在apache flink中,我有两个tuple8流。事件元组的8个字段中有4个(tuple4)充当键。我想执行两个流之间存在的记录的关联,作为这一步,我使用join操作符连接两个流。根据语义,我应该得到包含内部连接记录的输出流。但是,我没有得到任何输出或匹配。env的时间特性被设置为事件时间戳,元组的第一个元素是时间戳,我提取它并使用assign将它标记为时间戳
DataStream<String> input = env.readTextFile("/tmp/logScrape/out/raw-input.out");
DataStream<Tuple8<Long, Integer, String, Integer, String, Integer, Integer, String>> inFiltered =
input.flatMap(new Splitter())
.filter(new InFilter())
.assignTimestampsAndWatermarks(new BoundedOutOfOrdernessTimestampExtractor<Tuple8<Long, Integer, String, Integer, String, Integer, Integer, String>>(Time.seconds(10)) {
@Override
public long extractTimestamp(Tuple8<Long, Integer, String, Integer, String, Integer, Integer, String> record) {
return record.f0;
}
});
DataStream<Tuple8<Long, Integer, String, Integer, String, Integer, Integer, String>> exitFiltered =
input.flatMap(new Splitter())
.filter(new ExitFilter())
.assignTimestampsAndWatermarks(new BoundedOutOfOrdernessTimestampExtractor<Tuple8<Long, Integer, String, Integer, String, Integer, Integer, String>>(Time.seconds(10)) {
@Override
public long extractTimestamp(Tuple8<Long, Integer, String, Integer, String, Integer, Integer, String> record) {
return record.f0;
}
});
inFiltered.join(exitFiltered)
.where(new TupleKeySelector())
.equalTo(new TupleKeySelector())
.window(TumblingEventTimeWindows.of(Time.milliseconds(1000000)))

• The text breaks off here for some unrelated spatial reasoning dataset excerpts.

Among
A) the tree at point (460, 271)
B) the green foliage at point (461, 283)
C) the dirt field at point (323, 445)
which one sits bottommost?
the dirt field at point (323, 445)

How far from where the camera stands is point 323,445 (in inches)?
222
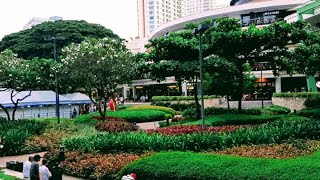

.apply(new StreamJoinner())
.writeAsText("/tmp/logScrape/out/output");
public static class TupleKeySelector implements KeySelector<
Tuple8<Long, Integer, String, Integer, String, Integer, Integer, String>,
Tuple4<String, Integer, String, Integer>> {
@Override
public Tuple4<String, Integer, String, Integer> getKey(Tuple8<Long, Integer, String, Integer, String, Integer, Integer, String> value) {
return new Tuple4<>(value.f2, value.f3, value.f4, value.f5);
}
}
这是我的输出记录 inFiltered
流动
(1519254461076381189,1234,program1,11,program2,20,27,in)
(1519254462071697685,1234,program1,11,program2,20,27,in)
(1519254463067014246,1234,program1,11,program2,20,27,in)
这是我的输出记录 exitFiltered
流动
(1519254458167640292,6789,program1,11,program2,20,27,out)
(1519254460158076301,6789,program1,11,program2,20,27,out)
(1519254461153294238,6789,program1,11,program2,20,27,out)
(1519254462148512207,6789,program1,11,program2,20,27,out)
(1519254463143730191,6789,program1,11,program2,20,27,out)
问题:
有什么我在这里错过了,我应该开始看到结果?
有什么方法可以在处理过程中调试代码吗?我不确定我的情况下,如果它的关键选择是问题或窗口没有发生正确的。
1条答案
按热度按时间f87krz0w1#
你有一个1000000毫秒的滚动窗口,对吗?通过查看两个过滤流(第一个字段,对吧?)的时间戳,我没有看到在同一个1毫秒内发生的任何事件。